Author, motivational speaker and sought-after sales coach, David Steel is one of the nation’s leading experts on Sales Motivation. Widely recognized for his ability to energize sales teams and drive revenue results, David works with businesses and C-level executives on...
Build Your Network
Build Your Network
This is a guest post from David Steel, one of the nation’s leading experts on Sales Motivation.
Many people turn to networking in times of need.
When looking for a job, a reference for a job, a person who may be able to help them with a particular problem they are facing, for example. But too often they wait until the need is there, instead of working on building their network consistently all along. It is important to invest time and effort into building and nurturing your network and relationships long before you find yourself desperately looking around for the answers and help that you need. By spending time cultivating relationships simply for the sake of having and enjoying them rather than for what they can do for you in the short term, you will more than likely find that you have a diverse, rich network. These people also have their own network of people. Soon you could find that someone who knows someone else may be just the very person who can land you that job interview, point you to someone who can fix your air conditioner for next to nothing, or help you get started in social networking with your new business and much more.
If you have not spent time developing relationships in your network it may be quite uncomfortable when you try asking someone you’re not closely connected with whether they can either be a reference for your job application or know of any job openings. In fact, in some cases it may go beyond being uncomfortable to the point of being rude, and that relationship may completely dissolve (if it hadn’t already). It would be like someone calling you out of the blue trying to “pitch you” on their latest home-based business opportunity. You know they really don’t care about checking in on you, finding out how you are doing, or anything other than trying to “sign you up.”
I have seen this happen in social networking sites a lot. It happens when someone posts about their business on your personal Facebook wall, which is a huge turn-off by the way! Or when they only comment on your post when it has something to do with their business. Or when they try to act like they are interested in you and you can tell at any moment they are going to type out a link to check out and ask “just let me know what you liked about this.” Has it happened to you?
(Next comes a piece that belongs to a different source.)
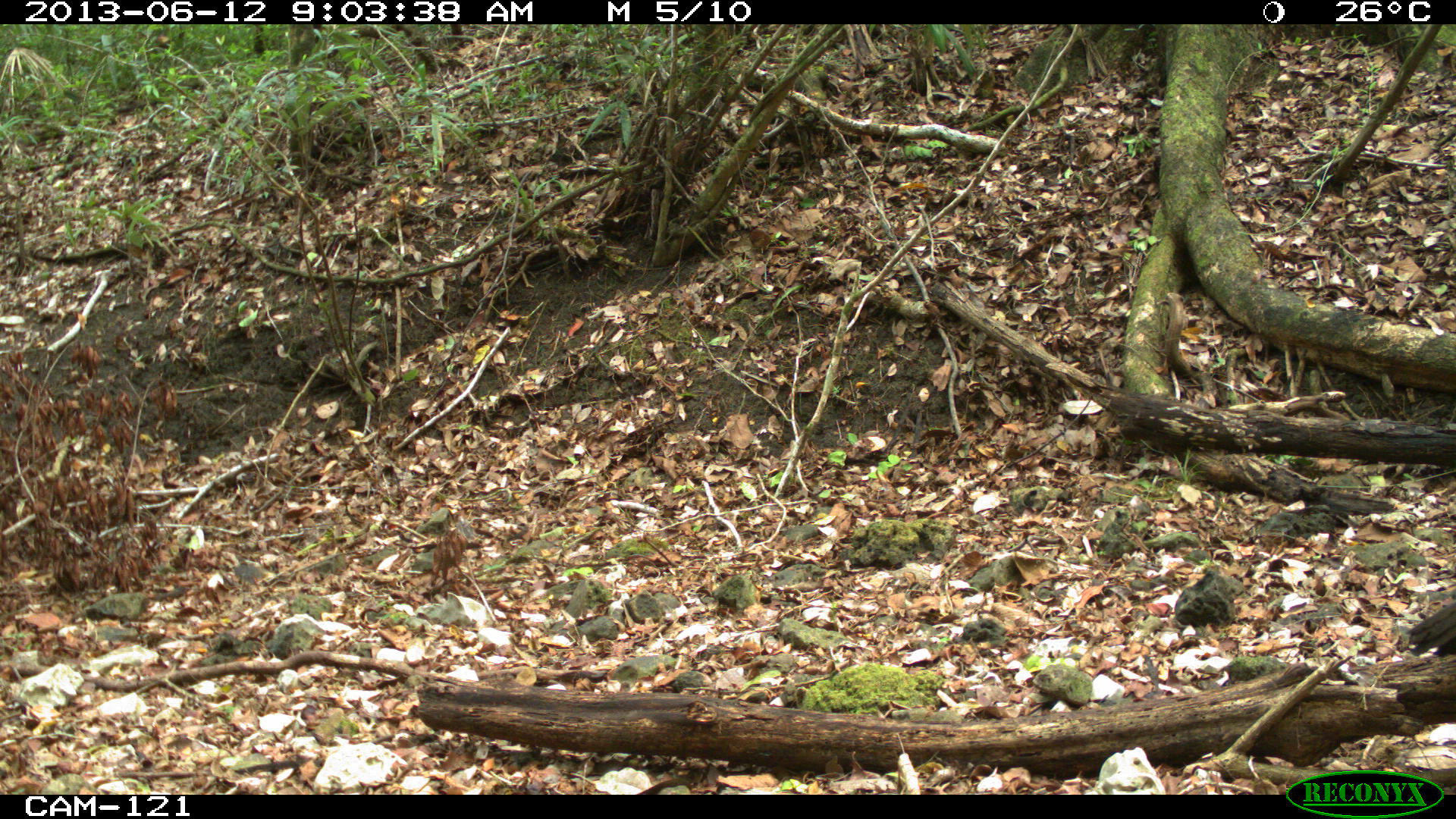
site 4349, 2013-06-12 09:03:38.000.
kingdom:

Annoying isn’t it?! Now, I am pausing to think how often I may have done that without intentionally trying to “pitch” someone, and how that must have felt.
If you have been spending time working on building and cultivating your network, not simply for what you can get out of it, but for what you can give as well, then when the time comes and you either need someone for something or vice versa, you will find that you will have quite a group of people who may be more than willing to help you out or point you in the right direction. It just goes back to the very, very basic principle of treating others how you would like to be treated.